Repetitive Beats

Kathryn Gardner
Subtle Paws
Vault (The Cavern)

Paul Collin – Thomas, Kathryn Gardner, Amy Ambrose and Ian Horgan Credit: Subtle Paws
Paul Collin – Thomas, Kathryn Gardner, Amy Ambrose and Ian Horgan Credit: Subtle Paws
Paul Collin – Thomas, Amy Ambrose, Kathryn Gardner and Ian Horgan Credit: Subtle Paws

There is a long history of the media and politicians stigmatising large recreational gatherings of young working class people. The unusual thing about the reaction to the rave dance scene was that this reaction included an Act of Parliament defining the music played at a rave.

Section 63 of the 1994 Criminal Justice Act gave the police the power to stop a rave taking place defining the music as “sounds wholly or predominantly characterised by the emission of a succession of repetitive beats”.

The new law was to make it very difficult for raves to take place. It also politically radicalised a great number of young people who “just wanted to dance”.

Kathryn Gardner’s thoughtful play Repetitive Beats traces an imagined group of young people in Oxfordshire from the excitement of their involvement in the rave scene of 1990 through to the after effects of the new law in 1994.

The show opens on what looks like an outdoor party. There is a central, raised sound system on scaffolding surrounded by walls sprayed with graffiti such as “No Poll Tax”. A banner tells us it is 1990. A group of youths are dancing. This is a rave, and for those involved an escape from the boredom of the rest of the week.

Tommy (Ian Horgan) regards it as somewhere to hide away from the poverty of the Oxford estate where he lives. Rebecca (Kathryn Gardner) talks about it being her “family, her food, her shelter”.

She works at the Spar with Leah (Amy Ambrose) who is initially reluctant to even check out the events, quoting the Sun newspaper as saying those at the parties were “so drugged up they ripped the heads off pigeons!” and “the floor was covered in empty ecstacy wrappers”.

However, persuaded these things didn’t happen, she starts going to the raves. Rebecca also becomes more involved, not only wanting to organise her own dance party, but joining the protest marches against the new Criminal Justice Bill.

Her friend Matt (Paul Collin—Thomas) takes a less hopeful view of what will happen and reminds her of the way the police behaved at Hillsborough.

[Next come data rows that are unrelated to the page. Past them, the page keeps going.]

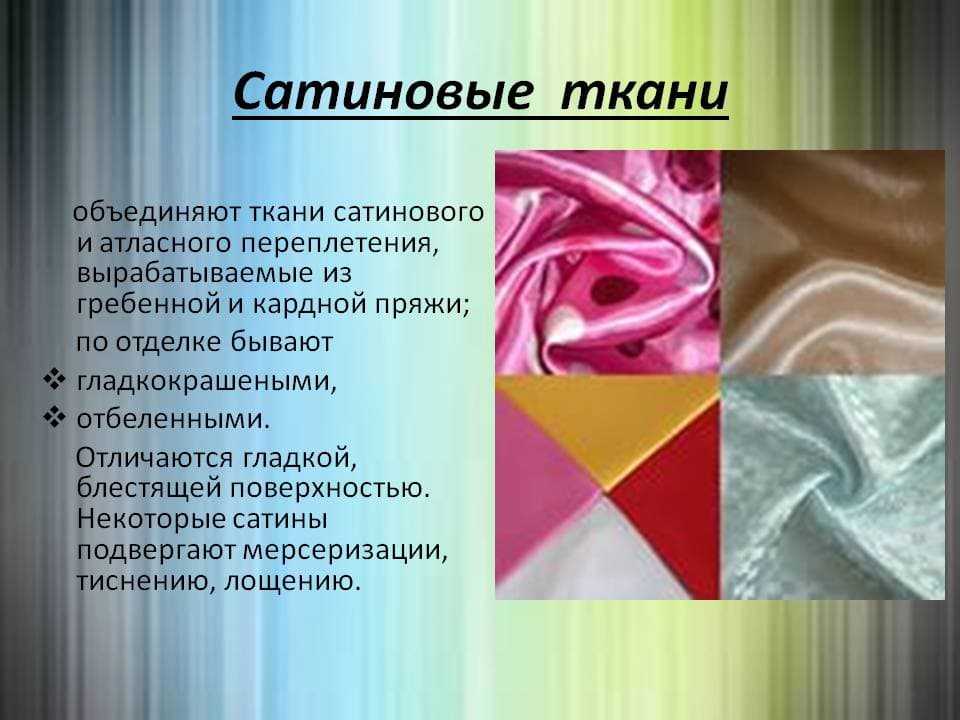 Сатиновые ткани

объединяют ткани сатинового и атласного переплетения, вырабатываемые из гребенной и кардной пряжи;

по отделке бывают

❖ гладкокрашеными,
❖ отбеленными.

Отличаются гладкой, блестящей поверхностью. Некоторые сатины подвергают мерсеризации, тиснению, лощению.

The clampdown introduced with the new law changes their lives. Rebecca risks imprisonment, Leah switches her attention to clubs, and Tommy getting very drunk says, “it was a way out. Now I’m just angry. There’s no release anymore.”

Even in defeat, an emotional Rebecca can in a powerful speech recall that for a time, “the mean, powerful bullies were scared by people who just wanted to dance”.

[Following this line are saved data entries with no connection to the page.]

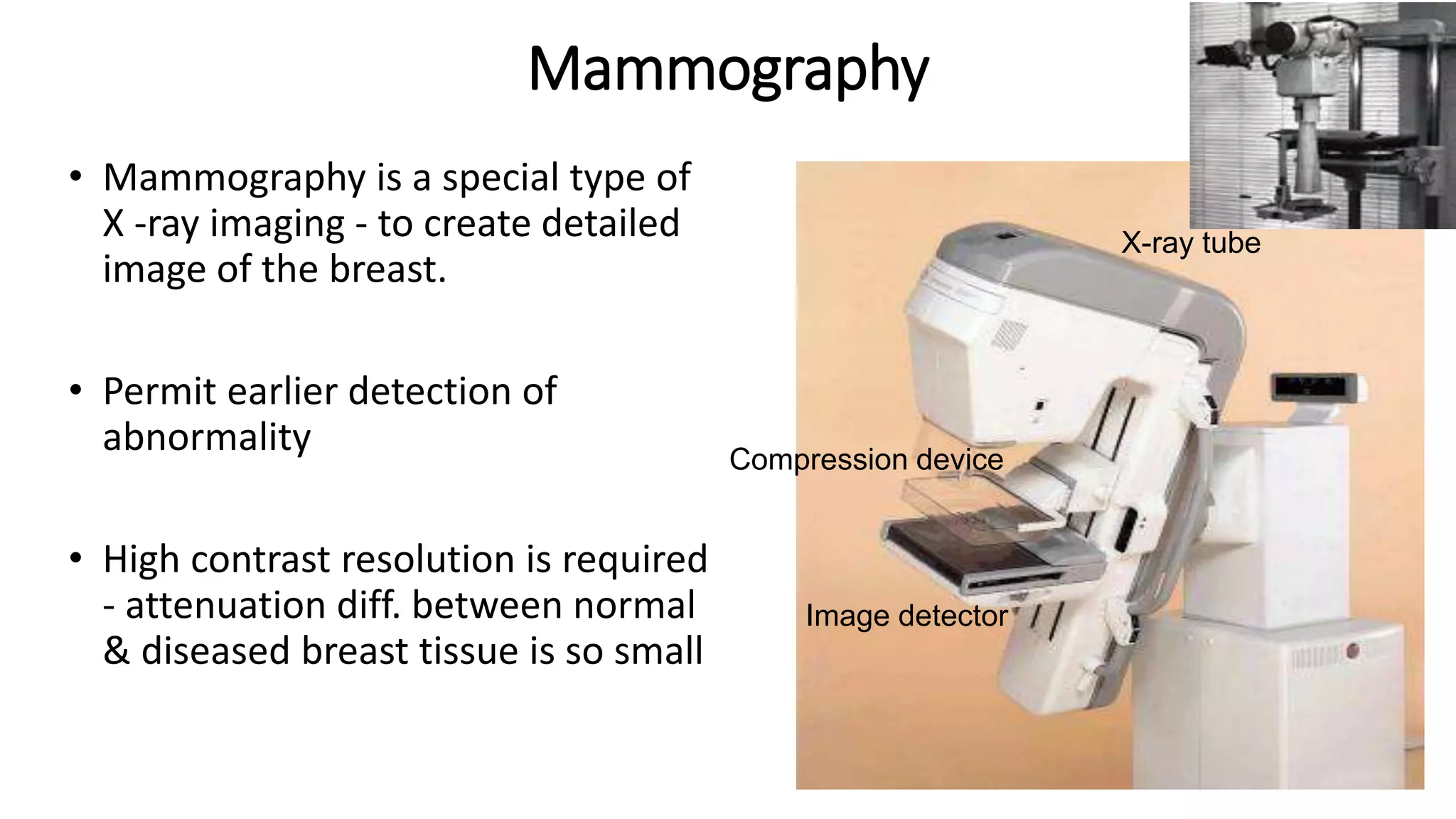 Mammography

• Mammography is a special type of X -ray imaging - to create detailed image of the breast.

• Permit earlier detection of abnormality

• High contrast resolution is required - attenuation diff. between normal & diseased breast tissue is so small

X-ray tube

Compression device

Image detector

The play is well performed and engaging. It encourages you to care about the characters depicted and the choices they make.

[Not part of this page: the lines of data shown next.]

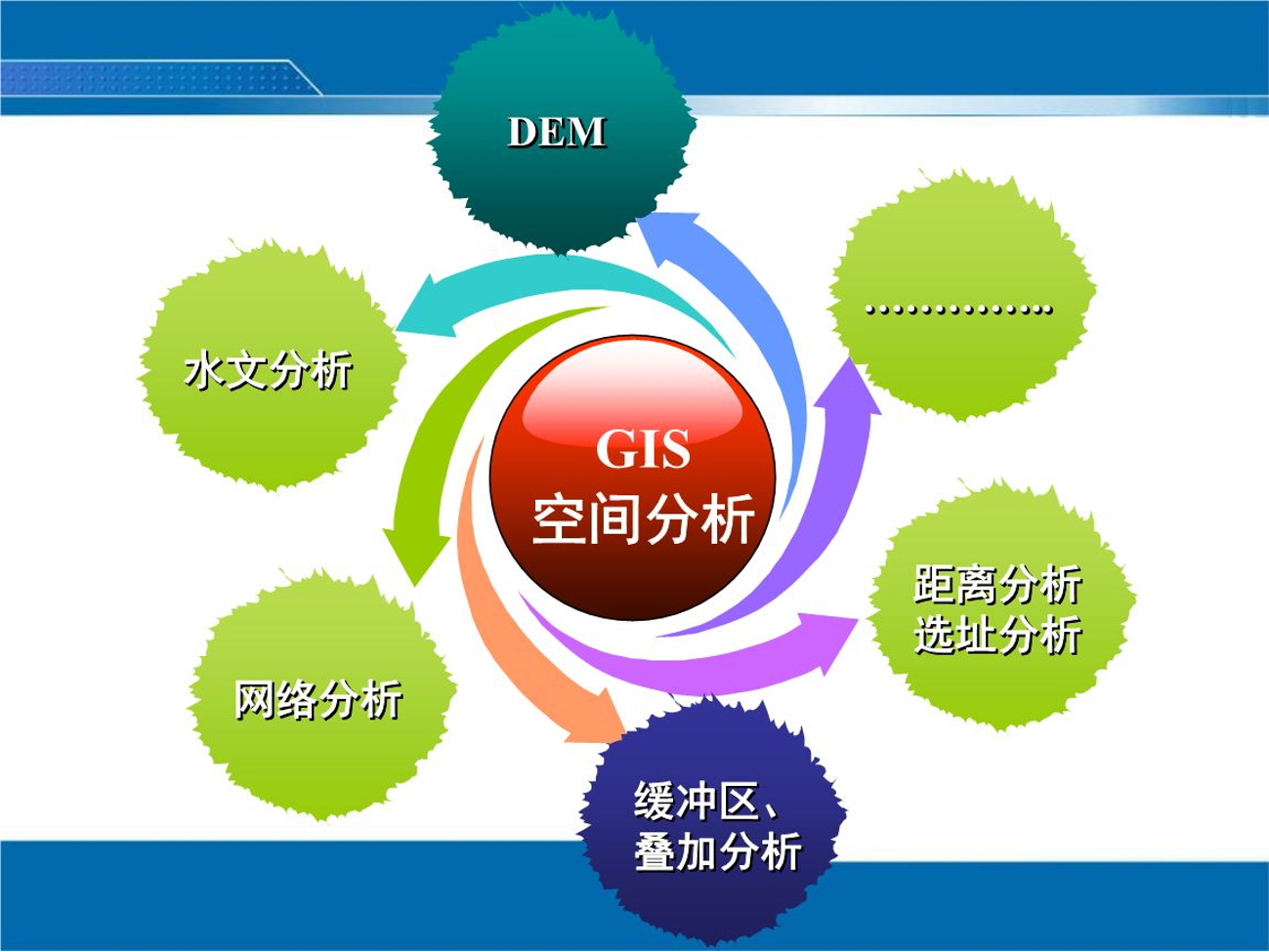 DEM

水文分析

…………..

GIS
空间分析

距离分析
选址分析

网络分析

缓冲区、
叠加分析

The show takes place under Waterloo station in a space called The Cavern where water runs down the walls, the wooden seats are soaking wet and the air is damp with water. The theatre company deserves a special survival award for enduring these conditions night after night. It must have been all that dancing to repetitive beats which toughened their resistance.

Maybe Home secretary of 1994 Michael Howard who introduced the Criminal Justice Act was wrong when he claimed that a rave was bad for you.